Stored items from a collection
:::::

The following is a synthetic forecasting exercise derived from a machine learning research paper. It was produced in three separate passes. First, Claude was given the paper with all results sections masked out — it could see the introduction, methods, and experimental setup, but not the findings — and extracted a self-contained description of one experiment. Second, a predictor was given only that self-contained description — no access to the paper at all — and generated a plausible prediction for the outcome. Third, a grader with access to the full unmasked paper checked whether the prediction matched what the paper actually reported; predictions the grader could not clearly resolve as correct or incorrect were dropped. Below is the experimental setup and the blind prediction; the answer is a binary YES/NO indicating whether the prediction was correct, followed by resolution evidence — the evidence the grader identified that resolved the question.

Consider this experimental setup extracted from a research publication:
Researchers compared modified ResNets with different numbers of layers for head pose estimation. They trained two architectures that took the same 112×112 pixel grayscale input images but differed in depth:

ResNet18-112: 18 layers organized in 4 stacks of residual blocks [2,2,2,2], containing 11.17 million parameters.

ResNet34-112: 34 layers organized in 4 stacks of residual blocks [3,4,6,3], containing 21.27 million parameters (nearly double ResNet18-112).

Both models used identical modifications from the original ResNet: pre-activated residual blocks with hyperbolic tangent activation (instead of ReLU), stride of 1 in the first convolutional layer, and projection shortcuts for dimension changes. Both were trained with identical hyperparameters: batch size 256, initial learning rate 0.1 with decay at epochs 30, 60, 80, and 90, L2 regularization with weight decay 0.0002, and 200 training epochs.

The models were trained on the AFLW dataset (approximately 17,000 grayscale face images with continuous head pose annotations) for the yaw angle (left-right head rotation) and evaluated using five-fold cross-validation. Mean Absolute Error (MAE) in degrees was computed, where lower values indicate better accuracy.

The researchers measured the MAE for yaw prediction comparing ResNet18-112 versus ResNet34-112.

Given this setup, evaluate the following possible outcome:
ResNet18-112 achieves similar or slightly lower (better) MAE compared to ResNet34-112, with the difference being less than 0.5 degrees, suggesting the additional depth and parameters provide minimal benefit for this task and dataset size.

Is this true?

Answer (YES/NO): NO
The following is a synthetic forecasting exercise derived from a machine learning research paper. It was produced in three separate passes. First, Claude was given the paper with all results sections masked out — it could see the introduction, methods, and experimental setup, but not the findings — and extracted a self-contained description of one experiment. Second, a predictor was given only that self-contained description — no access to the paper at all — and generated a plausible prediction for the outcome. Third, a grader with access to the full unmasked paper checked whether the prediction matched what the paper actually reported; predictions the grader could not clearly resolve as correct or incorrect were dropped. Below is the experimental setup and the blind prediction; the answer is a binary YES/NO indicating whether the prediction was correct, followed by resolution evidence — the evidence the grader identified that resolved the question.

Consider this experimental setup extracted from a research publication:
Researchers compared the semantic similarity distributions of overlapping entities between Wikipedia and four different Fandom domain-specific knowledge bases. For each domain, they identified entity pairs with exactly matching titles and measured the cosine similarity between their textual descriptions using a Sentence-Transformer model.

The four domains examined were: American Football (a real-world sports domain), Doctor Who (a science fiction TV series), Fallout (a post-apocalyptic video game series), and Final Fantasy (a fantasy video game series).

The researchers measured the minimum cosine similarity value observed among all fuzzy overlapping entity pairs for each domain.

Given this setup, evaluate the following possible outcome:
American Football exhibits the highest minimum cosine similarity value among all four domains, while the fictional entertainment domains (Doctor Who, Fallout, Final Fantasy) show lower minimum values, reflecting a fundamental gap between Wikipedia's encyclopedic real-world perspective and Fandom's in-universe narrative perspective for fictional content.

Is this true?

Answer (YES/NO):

:::::

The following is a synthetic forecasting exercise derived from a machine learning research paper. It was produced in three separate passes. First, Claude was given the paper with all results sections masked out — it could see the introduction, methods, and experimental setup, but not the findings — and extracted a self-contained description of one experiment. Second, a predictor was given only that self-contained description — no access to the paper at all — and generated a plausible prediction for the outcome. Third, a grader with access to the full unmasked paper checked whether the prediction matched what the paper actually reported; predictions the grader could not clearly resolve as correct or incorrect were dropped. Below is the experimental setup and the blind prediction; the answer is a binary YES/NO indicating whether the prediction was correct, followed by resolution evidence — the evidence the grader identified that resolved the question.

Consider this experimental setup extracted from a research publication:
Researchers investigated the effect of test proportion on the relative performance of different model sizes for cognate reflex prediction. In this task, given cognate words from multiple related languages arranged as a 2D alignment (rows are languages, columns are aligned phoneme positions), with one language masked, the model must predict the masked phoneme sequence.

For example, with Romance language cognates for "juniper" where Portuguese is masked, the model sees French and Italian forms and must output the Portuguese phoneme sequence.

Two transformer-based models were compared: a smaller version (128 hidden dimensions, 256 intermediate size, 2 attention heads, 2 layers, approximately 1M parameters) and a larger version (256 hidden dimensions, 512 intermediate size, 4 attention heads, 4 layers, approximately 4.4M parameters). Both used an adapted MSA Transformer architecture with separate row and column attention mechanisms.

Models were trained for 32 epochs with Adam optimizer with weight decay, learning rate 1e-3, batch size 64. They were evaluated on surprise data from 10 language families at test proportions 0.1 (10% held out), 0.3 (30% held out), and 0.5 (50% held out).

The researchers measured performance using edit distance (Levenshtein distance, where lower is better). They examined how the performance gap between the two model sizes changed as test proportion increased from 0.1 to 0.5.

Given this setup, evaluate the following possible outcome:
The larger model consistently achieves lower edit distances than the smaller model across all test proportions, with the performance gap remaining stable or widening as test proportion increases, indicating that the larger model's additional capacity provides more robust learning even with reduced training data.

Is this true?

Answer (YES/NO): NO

:::::

▶ Activity
For each line of the data that has the word "achieves", report that line.

▶ Exercise output
ResNet18-112 achieves similar or slightly lower (better) MAE compared to ResNet34-112, with the difference being less than 0.5 degrees, suggesting the additional depth and parameters provide minimal benefit for this task and dataset size.
The larger model consistently achieves lower edit distances than the smaller model across all test proportions, with the performance gap remaining stable or widening as test proportion increases, indicating that the larger model's additional capacity provides more robust learning even with reduced training data.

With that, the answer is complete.